Work Vests



    A work vest is a personal flotation device (PFD) used by crew members. It has been designed to keep you afloat if you fall into the water. WORK VESTS MUST BE WORN AND FASTENED ANYTIME YOU ARE TRANSITING FROM BOAT TO DOCK OR ARE OTHERWISE WORKING OVER THE SIDE OF THE BOAT. An experienced crew member will show you how to properly don (put on) the work vest. It is important to begin by straightening out the straps and fastening it correctly so that it will properly work for you should you need it. It only takes a few seconds to secure it properly and it could save your life. Always keep it in good condition and return it to its proper storage place because other crew members may need to use it. Unfortunately, you’ll never know when you will need it. Remember, it is up to you to take an active role in your own personal safety.




    Prior to moving or lifting an object look it over and if there are no lifting instructions or handles on it, decide where to hold it and look for sharp edges or slick spots. Check out the path that you have selected for tripping hazards. As a general safety precaution, you should never attempt to lift heavy or bulky items by yourself. If two persons are needed to lift or move an object, one person should be in charge and indicate when to lift, move and lower. If available, use a lifting support belt. Place your feet as close to the object being lifted and position your feet sufficiently apart for balance. Squat down, straddle the object somewhat and keep your back straight. Grasp object firmly and lift. Do not jerk the weight but try to lift smoothly using the large muscles in the legs by straightening them out; do not lift with your back. Keep the object in close to your body. If you have to change directions, move your entire body instead of twisting your back. When putting the object down, reverse the lifting procedure being careful not to pinch your fingers or toes. You should never lift gangways or ramps by yourself. Gangways require at least 2 deckhands to lift.

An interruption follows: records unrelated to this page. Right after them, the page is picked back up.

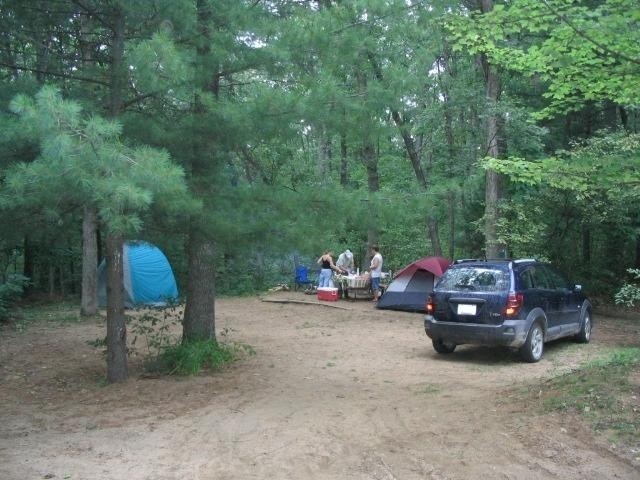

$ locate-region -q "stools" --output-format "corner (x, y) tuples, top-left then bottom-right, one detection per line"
(378, 284), (388, 297)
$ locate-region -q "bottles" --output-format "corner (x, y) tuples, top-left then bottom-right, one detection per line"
(389, 269), (391, 277)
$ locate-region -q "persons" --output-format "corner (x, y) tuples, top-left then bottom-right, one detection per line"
(317, 249), (342, 288)
(368, 244), (383, 302)
(335, 249), (354, 299)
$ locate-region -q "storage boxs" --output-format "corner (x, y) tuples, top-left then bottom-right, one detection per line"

    PREVENTING Slips and Falls


    The most common injury on board or in the adjacent area of the vessel to both passengers and crew members is the one caused by slips or falls. You notice this is repeated throughout this manual, but cannot be stressed enough.  Just as many of these accidents happen to experienced crew members as they do to the new deckhand, so stay vigilant to hazards at all times.  Slips and falls can usually be prevented by keeping your work space clean and clear. Water, liquids or debris on the deck, gangways or stairwells should be cleaned and dried immediately. Horseplay or running is strictly forbidden. Use of the handrails when using the stairwells is encouraged. Be prepared for the vessel to move unexpectedly at any time. 


    You will be responsible for patrolling the vessel and preventing the hazards that might cause a slip or fall.  Watch for wet surfaces, loose gear, broken equipment, loose carpets and runner mats: all these could trip a fellow crew member or a passenger.  If you can’t fix the situation notify the captain or manager. 


    Click here to watch DVD about Slips, Trips and Falls


    Personal Protection Equipment


    Personal protection equipment is used to protect you from hearing loss, damage to your eyes and respiratory system.  Use of this equipment is not optional; it is not “macho” to decide you don’t need safety equipment. You will put both yourself and the company at risk by not using the provided equipment. 


    Eye protection equipment is required when working with or around equipment tools, or areas that have flying debris. Always follow operating instructions when using this type of equipment and make sure that your eye protection is securely fastened.


    Hearing protection is also required in certain designated “high noise” areas of the vessel. The engine room is just one area that you must wear hearing protection. Certain tools that you may use will also require you to wear these. The general rule of thumb is if you must raise your voice to be heard from two feet away, hearing protection should be used.


    Latex gloves are found onboard for handling black water (sewage) and grey water (used sink water). Anytime you are involved in pump out procedures, whether handling the pump out hose or operating the sewage pump you should wear latex gloves.